Stored items
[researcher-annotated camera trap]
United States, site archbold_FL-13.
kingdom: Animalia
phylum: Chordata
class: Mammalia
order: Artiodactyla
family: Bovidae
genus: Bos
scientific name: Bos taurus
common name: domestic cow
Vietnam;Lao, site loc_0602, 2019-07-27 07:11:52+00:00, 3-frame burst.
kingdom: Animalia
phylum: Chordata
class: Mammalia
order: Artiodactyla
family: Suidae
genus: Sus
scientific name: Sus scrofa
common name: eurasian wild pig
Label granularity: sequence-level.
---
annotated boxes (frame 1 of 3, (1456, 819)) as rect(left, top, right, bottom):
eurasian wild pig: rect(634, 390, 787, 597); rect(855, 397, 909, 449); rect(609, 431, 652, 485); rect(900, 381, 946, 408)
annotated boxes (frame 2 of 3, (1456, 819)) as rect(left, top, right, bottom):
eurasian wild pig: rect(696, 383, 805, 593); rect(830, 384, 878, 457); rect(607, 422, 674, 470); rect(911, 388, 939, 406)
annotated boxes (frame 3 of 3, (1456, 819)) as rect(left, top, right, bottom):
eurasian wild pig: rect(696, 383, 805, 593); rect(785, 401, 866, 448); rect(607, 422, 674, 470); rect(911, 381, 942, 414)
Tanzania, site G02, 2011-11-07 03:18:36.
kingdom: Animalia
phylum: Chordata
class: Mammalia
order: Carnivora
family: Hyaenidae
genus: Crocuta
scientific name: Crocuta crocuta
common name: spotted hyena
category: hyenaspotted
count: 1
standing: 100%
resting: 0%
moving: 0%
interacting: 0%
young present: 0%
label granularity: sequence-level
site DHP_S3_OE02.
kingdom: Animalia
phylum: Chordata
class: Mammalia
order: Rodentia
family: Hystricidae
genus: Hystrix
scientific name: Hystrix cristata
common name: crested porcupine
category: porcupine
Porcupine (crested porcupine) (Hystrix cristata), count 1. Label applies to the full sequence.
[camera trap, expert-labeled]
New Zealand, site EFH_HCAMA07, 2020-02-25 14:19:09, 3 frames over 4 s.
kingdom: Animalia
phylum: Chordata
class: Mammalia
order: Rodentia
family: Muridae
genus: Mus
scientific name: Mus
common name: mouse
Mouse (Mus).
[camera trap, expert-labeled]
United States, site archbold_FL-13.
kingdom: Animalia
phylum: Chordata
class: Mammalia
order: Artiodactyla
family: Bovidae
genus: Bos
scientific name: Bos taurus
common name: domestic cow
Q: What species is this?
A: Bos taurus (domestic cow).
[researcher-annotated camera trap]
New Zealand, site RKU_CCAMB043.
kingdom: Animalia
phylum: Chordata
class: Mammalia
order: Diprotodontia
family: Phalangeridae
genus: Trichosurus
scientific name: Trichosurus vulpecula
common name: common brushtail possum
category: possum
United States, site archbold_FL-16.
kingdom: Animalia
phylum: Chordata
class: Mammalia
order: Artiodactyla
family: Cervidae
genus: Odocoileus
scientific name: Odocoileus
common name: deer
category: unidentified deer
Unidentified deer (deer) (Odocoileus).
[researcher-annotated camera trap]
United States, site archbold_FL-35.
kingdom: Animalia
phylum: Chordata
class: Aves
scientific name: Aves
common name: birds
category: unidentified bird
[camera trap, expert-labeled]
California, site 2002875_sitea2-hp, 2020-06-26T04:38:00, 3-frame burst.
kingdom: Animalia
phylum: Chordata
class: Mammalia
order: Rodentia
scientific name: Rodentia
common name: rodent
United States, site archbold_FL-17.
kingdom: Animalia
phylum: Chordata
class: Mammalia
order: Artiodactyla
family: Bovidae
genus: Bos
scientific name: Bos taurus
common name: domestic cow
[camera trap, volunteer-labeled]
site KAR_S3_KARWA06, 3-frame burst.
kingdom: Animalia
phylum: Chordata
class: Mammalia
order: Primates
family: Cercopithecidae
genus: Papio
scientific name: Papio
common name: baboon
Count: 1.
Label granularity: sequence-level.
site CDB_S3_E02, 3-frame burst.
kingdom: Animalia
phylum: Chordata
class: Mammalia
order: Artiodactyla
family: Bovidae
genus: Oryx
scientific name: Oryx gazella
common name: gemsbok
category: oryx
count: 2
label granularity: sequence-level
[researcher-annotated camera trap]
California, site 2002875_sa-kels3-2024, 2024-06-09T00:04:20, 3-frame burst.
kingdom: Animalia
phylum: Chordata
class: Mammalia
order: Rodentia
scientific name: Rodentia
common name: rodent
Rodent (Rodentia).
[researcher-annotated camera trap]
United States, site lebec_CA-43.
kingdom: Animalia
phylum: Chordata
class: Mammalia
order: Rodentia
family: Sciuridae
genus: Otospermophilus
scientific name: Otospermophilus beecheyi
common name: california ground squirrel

• _WHAT YOU HAVE TO DO_
Return all of the above records exactly, leaving no line out.

• _ANSWER TO THE PROBLEM_
[researcher-annotated camera trap]
United States, site archbold_FL-13.
kingdom: Animalia
phylum: Chordata
class: Mammalia
order: Artiodactyla
family: Bovidae
genus: Bos
scientific name: Bos taurus
common name: domestic cow
Vietnam;Lao, site loc_0602, 2019-07-27 07:11:52+00:00, 3-frame burst.
kingdom: Animalia
phylum: Chordata
class: Mammalia
order: Artiodactyla
family: Suidae
genus: Sus
scientific name: Sus scrofa
common name: eurasian wild pig
Label granularity: sequence-level.
---
annotated boxes (frame 1 of 3, (1456, 819)) as rect(left, top, right, bottom):
eurasian wild pig: rect(634, 390, 787, 597); rect(855, 397, 909, 449); rect(609, 431, 652, 485); rect(900, 381, 946, 408)
annotated boxes (frame 2 of 3, (1456, 819)) as rect(left, top, right, bottom):
eurasian wild pig: rect(696, 383, 805, 593); rect(830, 384, 878, 457); rect(607, 422, 674, 470); rect(911, 388, 939, 406)
annotated boxes (frame 3 of 3, (1456, 819)) as rect(left, top, right, bottom):
eurasian wild pig: rect(696, 383, 805, 593); rect(785, 401, 866, 448); rect(607, 422, 674, 470); rect(911, 381, 942, 414)
Tanzania, site G02, 2011-11-07 03:18:36.
kingdom: Animalia
phylum: Chordata
class: Mammalia
order: Carnivora
family: Hyaenidae
genus: Crocuta
scientific name: Crocuta crocuta
common name: spotted hyena
category: hyenaspotted
count: 1
standing: 100%
resting: 0%
moving: 0%
interacting: 0%
young present: 0%
label granularity: sequence-level
site DHP_S3_OE02.
kingdom: Animalia
phylum: Chordata
class: Mammalia
order: Rodentia
family: Hystricidae
genus: Hystrix
scientific name: Hystrix cristata
common name: crested porcupine
category: porcupine
Porcupine (crested porcupine) (Hystrix cristata), count 1. Label applies to the full sequence.
[camera trap, expert-labeled]
New Zealand, site EFH_HCAMA07, 2020-02-25 14:19:09, 3 frames over 4 s.
kingdom: Animalia
phylum: Chordata
class: Mammalia
order: Rodentia
family: Muridae
genus: Mus
scientific name: Mus
common name: mouse
Mouse (Mus).
[camera trap, expert-labeled]
United States, site archbold_FL-13.
kingdom: Animalia
phylum: Chordata
class: Mammalia
order: Artiodactyla
family: Bovidae
genus: Bos
scientific name: Bos taurus
common name: domestic cow
Q: What species is this?
A: Bos taurus (domestic cow).
[researcher-annotated camera trap]
New Zealand, site RKU_CCAMB043.
kingdom: Animalia
phylum: Chordata
class: Mammalia
order: Diprotodontia
family: Phalangeridae
genus: Trichosurus
scientific name: Trichosurus vulpecula
common name: common brushtail possum
category: possum
United States, site archbold_FL-16.
kingdom: Animalia
phylum: Chordata
class: Mammalia
order: Artiodactyla
family: Cervidae
genus: Odocoileus
scientific name: Odocoileus
common name: deer
category: unidentified deer
Unidentified deer (deer) (Odocoileus).
[researcher-annotated camera trap]
United States, site archbold_FL-35.
kingdom: Animalia
phylum: Chordata
class: Aves
scientific name: Aves
common name: birds
category: unidentified bird
[camera trap, expert-labeled]
California, site 2002875_sitea2-hp, 2020-06-26T04:38:00, 3-frame burst.
kingdom: Animalia
phylum: Chordata
class: Mammalia
order: Rodentia
scientific name: Rodentia
common name: rodent
United States, site archbold_FL-17.
kingdom: Animalia
phylum: Chordata
class: Mammalia
order: Artiodactyla
family: Bovidae
genus: Bos
scientific name: Bos taurus
common name: domestic cow
[camera trap, volunteer-labeled]
site KAR_S3_KARWA06, 3-frame burst.
kingdom: Animalia
phylum: Chordata
class: Mammalia
order: Primates
family: Cercopithecidae
genus: Papio
scientific name: Papio
common name: baboon
Count: 1.
Label granularity: sequence-level.
site CDB_S3_E02, 3-frame burst.
kingdom: Animalia
phylum: Chordata
class: Mammalia
order: Artiodactyla
family: Bovidae
genus: Oryx
scientific name: Oryx gazella
common name: gemsbok
category: oryx
count: 2
label granularity: sequence-level
[researcher-annotated camera trap]
California, site 2002875_sa-kels3-2024, 2024-06-09T00:04:20, 3-frame burst.
kingdom: Animalia
phylum: Chordata
class: Mammalia
order: Rodentia
scientific name: Rodentia
common name: rodent
Rodent (Rodentia).
[researcher-annotated camera trap]
United States, site lebec_CA-43.
kingdom: Animalia
phylum: Chordata
class: Mammalia
order: Rodentia
family: Sciuridae
genus: Otospermophilus
scientific name: Otospermophilus beecheyi
common name: california ground squirrel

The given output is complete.